=== Document passage ===
# Bluetick Coonhound Pup for sale-- MO



## Mme_Pickles

I have an eight month old female bluetick coonhound who needs a new home. We got her for my boys but my youngest is apparently highly allergic. She knows basic commands (sit, wait, back off, has a release command) but is still a puppy so... She is housebroke and crate trained. She is never left alone unsupervised, but rather in her crate. Which she enjoys hiding her toys in!
I would like to see her go to a pet/hunting home. She has a good nose and a fantastic bawl! If you are planning to leave her in a kennel outside all day, every day, please don't waste your time contacting me. She is a people dog and loves to be around others! She gets along well with other dogs, has an intense fascination with cats (follows them and wants to play) She does enjoy chasing stuff, though. She, uh, she enthusiastically chased my horses over and through a fence, bawling her ******* sound the whole way. :grit:
So, with all that said, we are asking $200 to cover her spay and shots. We are located in NW Missouri. 
Here are some pics I took of her today! Ain't she purdy? We call her Mae Belle. Nice ******* name. :gaptooth:



(cross-post with pet adoption)


----------



## chrisl

Is she UKC registered? Is she already spayed? I am president of NW Missouri Coonhunters association. I have several you young men who are looking for a hunting companion. We have monthly competition which the hounds men and their dogs compete against each other in bench shows and night hunts. If the your dog has papers and has not been spayed yet I'm sure we could find an excellent home for her. PM me with your contact info.
Chris LaMaster


----------



## Mme_Pickles

Oh man.... I have never before wanted so badly for a pet of mine to be registered!  She is not registered, neither is she yet spayed. *sad sigh* That would have been perfect. Still, if there is anyone who wants a "companion hunter" or something, please keep Mae Belle in mind! She is a really good dog and my boys are sad that she cannot stay. Especially the one with the allergy. He's said several times that he wishes he wasn't allergic. Poor thing.
Thank you, Chrisl, for your interest!


----------



## chrisl

PM me with your contact info. Since I own and breed blueticks, I probably know the breeder of your dog and we can usually get the proper papers for registration. PM me where you got her or who she came from. Thanks Chris


----------

=== Supplied records ===
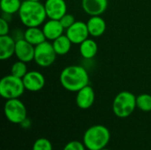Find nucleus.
<instances>
[{
  "label": "nucleus",
  "instance_id": "6ab92c4d",
  "mask_svg": "<svg viewBox=\"0 0 151 150\" xmlns=\"http://www.w3.org/2000/svg\"><path fill=\"white\" fill-rule=\"evenodd\" d=\"M72 42L70 39L66 36V34H63L57 38L56 40L52 41L53 48L57 53V55L64 56L69 53V51L72 49Z\"/></svg>",
  "mask_w": 151,
  "mask_h": 150
},
{
  "label": "nucleus",
  "instance_id": "f3484780",
  "mask_svg": "<svg viewBox=\"0 0 151 150\" xmlns=\"http://www.w3.org/2000/svg\"><path fill=\"white\" fill-rule=\"evenodd\" d=\"M24 39L34 46H36L46 41L42 28H40L39 27H27L24 32Z\"/></svg>",
  "mask_w": 151,
  "mask_h": 150
},
{
  "label": "nucleus",
  "instance_id": "dca6fc26",
  "mask_svg": "<svg viewBox=\"0 0 151 150\" xmlns=\"http://www.w3.org/2000/svg\"><path fill=\"white\" fill-rule=\"evenodd\" d=\"M89 35L93 37L102 36L106 30V22L101 16H91L87 22Z\"/></svg>",
  "mask_w": 151,
  "mask_h": 150
},
{
  "label": "nucleus",
  "instance_id": "39448f33",
  "mask_svg": "<svg viewBox=\"0 0 151 150\" xmlns=\"http://www.w3.org/2000/svg\"><path fill=\"white\" fill-rule=\"evenodd\" d=\"M25 90L22 79L12 74L5 75L0 80V95L6 100L19 98Z\"/></svg>",
  "mask_w": 151,
  "mask_h": 150
},
{
  "label": "nucleus",
  "instance_id": "9b49d317",
  "mask_svg": "<svg viewBox=\"0 0 151 150\" xmlns=\"http://www.w3.org/2000/svg\"><path fill=\"white\" fill-rule=\"evenodd\" d=\"M35 46L29 43L24 38L16 41L15 47V56L18 60L23 61L25 63L31 62L35 57Z\"/></svg>",
  "mask_w": 151,
  "mask_h": 150
},
{
  "label": "nucleus",
  "instance_id": "ddd939ff",
  "mask_svg": "<svg viewBox=\"0 0 151 150\" xmlns=\"http://www.w3.org/2000/svg\"><path fill=\"white\" fill-rule=\"evenodd\" d=\"M65 27L62 26L58 19H50L44 22L42 26V31L46 37V40L54 41L59 36L64 34Z\"/></svg>",
  "mask_w": 151,
  "mask_h": 150
},
{
  "label": "nucleus",
  "instance_id": "1a4fd4ad",
  "mask_svg": "<svg viewBox=\"0 0 151 150\" xmlns=\"http://www.w3.org/2000/svg\"><path fill=\"white\" fill-rule=\"evenodd\" d=\"M44 4L47 18L50 19H60L67 13V4L65 0H46Z\"/></svg>",
  "mask_w": 151,
  "mask_h": 150
},
{
  "label": "nucleus",
  "instance_id": "4468645a",
  "mask_svg": "<svg viewBox=\"0 0 151 150\" xmlns=\"http://www.w3.org/2000/svg\"><path fill=\"white\" fill-rule=\"evenodd\" d=\"M81 7L90 16H100L106 11L108 0H81Z\"/></svg>",
  "mask_w": 151,
  "mask_h": 150
},
{
  "label": "nucleus",
  "instance_id": "393cba45",
  "mask_svg": "<svg viewBox=\"0 0 151 150\" xmlns=\"http://www.w3.org/2000/svg\"><path fill=\"white\" fill-rule=\"evenodd\" d=\"M63 150H86V147L84 143L78 141H72L65 146Z\"/></svg>",
  "mask_w": 151,
  "mask_h": 150
},
{
  "label": "nucleus",
  "instance_id": "5701e85b",
  "mask_svg": "<svg viewBox=\"0 0 151 150\" xmlns=\"http://www.w3.org/2000/svg\"><path fill=\"white\" fill-rule=\"evenodd\" d=\"M51 142L46 138H39L33 145L32 150H52Z\"/></svg>",
  "mask_w": 151,
  "mask_h": 150
},
{
  "label": "nucleus",
  "instance_id": "f03ea898",
  "mask_svg": "<svg viewBox=\"0 0 151 150\" xmlns=\"http://www.w3.org/2000/svg\"><path fill=\"white\" fill-rule=\"evenodd\" d=\"M18 14L20 21L27 27H40L47 18L44 4L30 0L22 2Z\"/></svg>",
  "mask_w": 151,
  "mask_h": 150
},
{
  "label": "nucleus",
  "instance_id": "aec40b11",
  "mask_svg": "<svg viewBox=\"0 0 151 150\" xmlns=\"http://www.w3.org/2000/svg\"><path fill=\"white\" fill-rule=\"evenodd\" d=\"M22 2L20 0H1L0 1V7L1 11L4 13L8 14H14L19 12Z\"/></svg>",
  "mask_w": 151,
  "mask_h": 150
},
{
  "label": "nucleus",
  "instance_id": "7ed1b4c3",
  "mask_svg": "<svg viewBox=\"0 0 151 150\" xmlns=\"http://www.w3.org/2000/svg\"><path fill=\"white\" fill-rule=\"evenodd\" d=\"M111 140L109 129L102 125L90 126L84 133L83 143L88 150H101L104 149Z\"/></svg>",
  "mask_w": 151,
  "mask_h": 150
},
{
  "label": "nucleus",
  "instance_id": "423d86ee",
  "mask_svg": "<svg viewBox=\"0 0 151 150\" xmlns=\"http://www.w3.org/2000/svg\"><path fill=\"white\" fill-rule=\"evenodd\" d=\"M4 112L7 120L12 124L20 125L27 118V108L19 98L6 100L4 107Z\"/></svg>",
  "mask_w": 151,
  "mask_h": 150
},
{
  "label": "nucleus",
  "instance_id": "4be33fe9",
  "mask_svg": "<svg viewBox=\"0 0 151 150\" xmlns=\"http://www.w3.org/2000/svg\"><path fill=\"white\" fill-rule=\"evenodd\" d=\"M27 63L18 60L15 63L12 64V65L11 66V74L23 79V77L27 73Z\"/></svg>",
  "mask_w": 151,
  "mask_h": 150
},
{
  "label": "nucleus",
  "instance_id": "412c9836",
  "mask_svg": "<svg viewBox=\"0 0 151 150\" xmlns=\"http://www.w3.org/2000/svg\"><path fill=\"white\" fill-rule=\"evenodd\" d=\"M136 106L142 111H151V95L142 94L136 96Z\"/></svg>",
  "mask_w": 151,
  "mask_h": 150
},
{
  "label": "nucleus",
  "instance_id": "0eeeda50",
  "mask_svg": "<svg viewBox=\"0 0 151 150\" xmlns=\"http://www.w3.org/2000/svg\"><path fill=\"white\" fill-rule=\"evenodd\" d=\"M57 53L52 43L45 41L35 46L34 61L41 67H49L56 60Z\"/></svg>",
  "mask_w": 151,
  "mask_h": 150
},
{
  "label": "nucleus",
  "instance_id": "6e6552de",
  "mask_svg": "<svg viewBox=\"0 0 151 150\" xmlns=\"http://www.w3.org/2000/svg\"><path fill=\"white\" fill-rule=\"evenodd\" d=\"M65 34L73 44H81L89 35L87 23L81 20L75 21L70 27L65 29Z\"/></svg>",
  "mask_w": 151,
  "mask_h": 150
},
{
  "label": "nucleus",
  "instance_id": "20e7f679",
  "mask_svg": "<svg viewBox=\"0 0 151 150\" xmlns=\"http://www.w3.org/2000/svg\"><path fill=\"white\" fill-rule=\"evenodd\" d=\"M136 107V96L129 91L119 93L112 103V111L114 114L120 118L129 117Z\"/></svg>",
  "mask_w": 151,
  "mask_h": 150
},
{
  "label": "nucleus",
  "instance_id": "bb28decb",
  "mask_svg": "<svg viewBox=\"0 0 151 150\" xmlns=\"http://www.w3.org/2000/svg\"><path fill=\"white\" fill-rule=\"evenodd\" d=\"M30 1H35V2H41V0H30Z\"/></svg>",
  "mask_w": 151,
  "mask_h": 150
},
{
  "label": "nucleus",
  "instance_id": "a878e982",
  "mask_svg": "<svg viewBox=\"0 0 151 150\" xmlns=\"http://www.w3.org/2000/svg\"><path fill=\"white\" fill-rule=\"evenodd\" d=\"M10 32V26L9 22L4 19H0V35H6L9 34Z\"/></svg>",
  "mask_w": 151,
  "mask_h": 150
},
{
  "label": "nucleus",
  "instance_id": "f257e3e1",
  "mask_svg": "<svg viewBox=\"0 0 151 150\" xmlns=\"http://www.w3.org/2000/svg\"><path fill=\"white\" fill-rule=\"evenodd\" d=\"M59 81L65 90L77 93L82 88L89 85V75L83 66L73 65L61 71Z\"/></svg>",
  "mask_w": 151,
  "mask_h": 150
},
{
  "label": "nucleus",
  "instance_id": "2eb2a0df",
  "mask_svg": "<svg viewBox=\"0 0 151 150\" xmlns=\"http://www.w3.org/2000/svg\"><path fill=\"white\" fill-rule=\"evenodd\" d=\"M16 41L9 34L0 35V59L7 60L15 55Z\"/></svg>",
  "mask_w": 151,
  "mask_h": 150
},
{
  "label": "nucleus",
  "instance_id": "b1692460",
  "mask_svg": "<svg viewBox=\"0 0 151 150\" xmlns=\"http://www.w3.org/2000/svg\"><path fill=\"white\" fill-rule=\"evenodd\" d=\"M59 20H60L62 26L65 27V29H67L68 27H70L76 21L74 16H73V14H71V13H66V14H65Z\"/></svg>",
  "mask_w": 151,
  "mask_h": 150
},
{
  "label": "nucleus",
  "instance_id": "cd10ccee",
  "mask_svg": "<svg viewBox=\"0 0 151 150\" xmlns=\"http://www.w3.org/2000/svg\"><path fill=\"white\" fill-rule=\"evenodd\" d=\"M101 150H111V149H105V148H104V149H101Z\"/></svg>",
  "mask_w": 151,
  "mask_h": 150
},
{
  "label": "nucleus",
  "instance_id": "a211bd4d",
  "mask_svg": "<svg viewBox=\"0 0 151 150\" xmlns=\"http://www.w3.org/2000/svg\"><path fill=\"white\" fill-rule=\"evenodd\" d=\"M98 51V45L93 39L88 38L80 44V53L85 59H92Z\"/></svg>",
  "mask_w": 151,
  "mask_h": 150
},
{
  "label": "nucleus",
  "instance_id": "f8f14e48",
  "mask_svg": "<svg viewBox=\"0 0 151 150\" xmlns=\"http://www.w3.org/2000/svg\"><path fill=\"white\" fill-rule=\"evenodd\" d=\"M95 99H96L95 91L91 86L88 85L77 92L76 104L80 109L87 110L93 105Z\"/></svg>",
  "mask_w": 151,
  "mask_h": 150
},
{
  "label": "nucleus",
  "instance_id": "9d476101",
  "mask_svg": "<svg viewBox=\"0 0 151 150\" xmlns=\"http://www.w3.org/2000/svg\"><path fill=\"white\" fill-rule=\"evenodd\" d=\"M26 90L37 92L43 88L45 85L44 75L37 71H28L22 79Z\"/></svg>",
  "mask_w": 151,
  "mask_h": 150
}]
</instances>
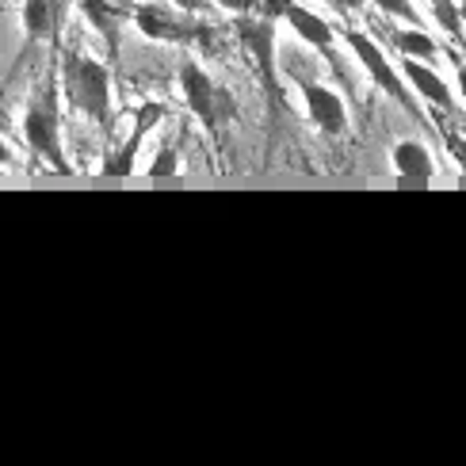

=== Given task ===
Reproduce the part of the bluetick coonhound thread between "Oh man.... I" and "allergic. Poor thing.", inclusive, keeping every word unchanged.

=== Expected answer ===
Oh man.... I have never before wanted so badly for a pet of mine to be registered!  She is not registered, neither is she yet spayed. *sad sigh* That would have been perfect. Still, if there is anyone who wants a "companion hunter" or something, please keep Mae Belle in mind! She is a really good dog and my boys are sad that she cannot stay. Especially the one with the allergy. He's said several times that he wishes he wasn't allergic. Poor thing.